Vous vous souvenez du confinement ? Ces deux mois où certains d’entre nous étaient enfermés chez eux pour le bien commun, tandis que d’autres continuaient à travailler dehors dans des conditions difficiles. Le front et l’arrière-front de la «guerre» contre le virus inconnu.
À l’intérieur, les familles ont découvert le difficile travail d’éducation de la jeunesse, parfois aussi la difficulté de vivre ensemble, sans l’échappatoire de la routine du bureau, du métro et des jeux de l’apparence sociale. D’autres au contraire, ont retrouvé le temps, le sens perdu d’une vie enfin déconnectée des horloges productivistes.
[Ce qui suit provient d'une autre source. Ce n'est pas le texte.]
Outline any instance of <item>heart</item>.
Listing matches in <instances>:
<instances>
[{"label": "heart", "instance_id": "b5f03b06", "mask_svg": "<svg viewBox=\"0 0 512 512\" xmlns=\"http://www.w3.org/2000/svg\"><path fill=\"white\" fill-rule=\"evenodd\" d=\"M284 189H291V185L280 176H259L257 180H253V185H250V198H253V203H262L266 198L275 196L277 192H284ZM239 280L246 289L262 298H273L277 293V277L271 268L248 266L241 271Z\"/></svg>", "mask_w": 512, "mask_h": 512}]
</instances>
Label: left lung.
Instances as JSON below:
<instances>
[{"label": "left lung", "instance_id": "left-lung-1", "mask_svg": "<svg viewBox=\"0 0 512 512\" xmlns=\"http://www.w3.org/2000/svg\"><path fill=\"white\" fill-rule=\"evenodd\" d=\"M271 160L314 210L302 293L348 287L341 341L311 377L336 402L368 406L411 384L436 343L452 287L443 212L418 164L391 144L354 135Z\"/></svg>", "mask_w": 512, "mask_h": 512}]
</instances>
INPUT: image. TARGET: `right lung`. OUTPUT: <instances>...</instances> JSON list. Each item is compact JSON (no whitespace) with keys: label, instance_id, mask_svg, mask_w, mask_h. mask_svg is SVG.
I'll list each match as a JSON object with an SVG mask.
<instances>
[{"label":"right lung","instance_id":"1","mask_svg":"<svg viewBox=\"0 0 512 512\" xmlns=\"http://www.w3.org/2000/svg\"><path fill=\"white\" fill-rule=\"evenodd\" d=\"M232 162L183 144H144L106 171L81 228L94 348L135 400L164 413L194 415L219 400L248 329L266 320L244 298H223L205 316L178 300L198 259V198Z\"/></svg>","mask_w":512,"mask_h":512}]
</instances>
Tout le monde s’était mis à penser «au monde d’après», certains se mettaient à rêver à un monde plus solidaire, plus humain, plus respectueux du vivant et de la nature, éloigné des pressions de la productivité et du profit.
Et puis, le monde d’après est arrivé.
Comme une caricature malsaine du monde d’avant.
Des milliardaires toujours plus riches et des salariés toujours plus précaires, une planète littéralement en feu, et pire encore, tous les monstres du clair obscur gramscien arrivés à maturité : racisme, communautarisme, autoritarisme, fascisme.
Alors que le confinement avait autorisé une introspection sereine, le déconfinement a été, en miroir obscur, une accélération angoissée de tous les pires atavismes. La peur de l’avenir a pris le dessus sur la volonté de futurs, laissant soudain les mécaniques de mort seules maîtresses à bord.
Aujourd’hui, le virus est toujours là, les chiffres reprennent leur courbe inquiétante, et le reconfinement généralisé ne viendra plus. Nos dirigeants n’arrêteront plus l’économie pour sauver les vies. Ce temps-là est fini. Chacun est devenu suspect, coupable d’individualisme criminel, caché sous le masque et contraint dans ses habitudes sociales, jugé jusque dans son intimité. Il va falloir faire des efforts pour sauver l’économie et les profits. Les emplois, eux, sont déjà sacrifiés par le «plan de relance».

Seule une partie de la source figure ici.